My intial plan for the Courier generally is to learn the ropes and maintain the quality product already being produced here. Beyond that, keep a look out for a regular fishing report from local hotelier, outfitter and fishing guide Carl Mann, movie reviews, theatre and arts coverage and increased investigative reporting.

Hailing from the Pacific Northwest as I do, I ought to be relaxed and easygoing. But those of you who've met me already will know better. I'm an energetic journeyman writer with nothing but a basset hound to care for and a superabundance of energy, so I talk a lot and I move quickly. If you ever meet me on the street, feel free to interrupt me if you have something else to do with your day. That said, vitality is my watchword and I'll put my own stores to work for this community. It should be good clean fun.

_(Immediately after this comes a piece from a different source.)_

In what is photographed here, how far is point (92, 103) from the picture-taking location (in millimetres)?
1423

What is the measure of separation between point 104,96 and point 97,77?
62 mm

I've lived and worked as a journalist in Oregon, Washington, Central Texas, the Czech Republic and elsewhere. I get around a lot, but the goal is to end the traveling that has marked my professional life right here in Valley County. There are many reasons for this, but the most important is an abiding belief in the power of hyperlocal, small town journalism.

This is a strong community and your newspaper is in it for the long haul. In a changing media landscape, it is newspapers of record in towns like this one that are going to survive and thrive moving into the future. I've been looking for a publication like this one--an award-winning local paper with more than a century in print--to bring the skills that I've acquired during a decade as a reporter, editor and publisher to bear on a community that supports its scribblers. This is, to quote Davidson, "a writer's dream."

Another reason is family roots and familial traditions.

My grandmother was born in Harlowton and met my grandfather at a ranch near Billings before migrating westward during the early years of WWII. He went on to fight in the Battle of the Bulge with the Army and I'm proud to say that his name will be among those in a place of honor at the forthcoming Northeast Montana Veterans Memorial Park in Fort Peck. I'm about ready to buy myself a plot in the Fort Peck Cemetery right nearby and complete the circle.

In the meantime, you can find me at the Courier office or the Fort Peck Hotel, where I'll be in residence throughout the summer. The door to my office is usually closed for hound control purposes, but no one need knock or wait in line. Come on in and have a conversation. Google is great for many things, but I intend to rely on personal relationships to keep our readers in the know.

I recently learned that I have two great uncles in the state and contacted both for advice about living in Montana.

John Duncan, who is 82 and living in Billings, warned me about the winter temps. "I used to like the winters when I was young," he told me. "Just stay inside is all I can say. You'll have a great time."

Marvin Duncan, 91-years-young and living in Great Falls said, "I think Montana is the best state in the country and you can quote me on that. I've lived here all my life. I joined the Navy in WWII and I was awful glad to get back."

I plan to live up to the example laid down by my elders and betters here, familial and otherwise.

While I'm learning about our community, please don't spare the rod when it comes to criticism. I have thick skin and a broad back and I'm a quick study when the education is worth having. It has certainly proven worthwhile so far.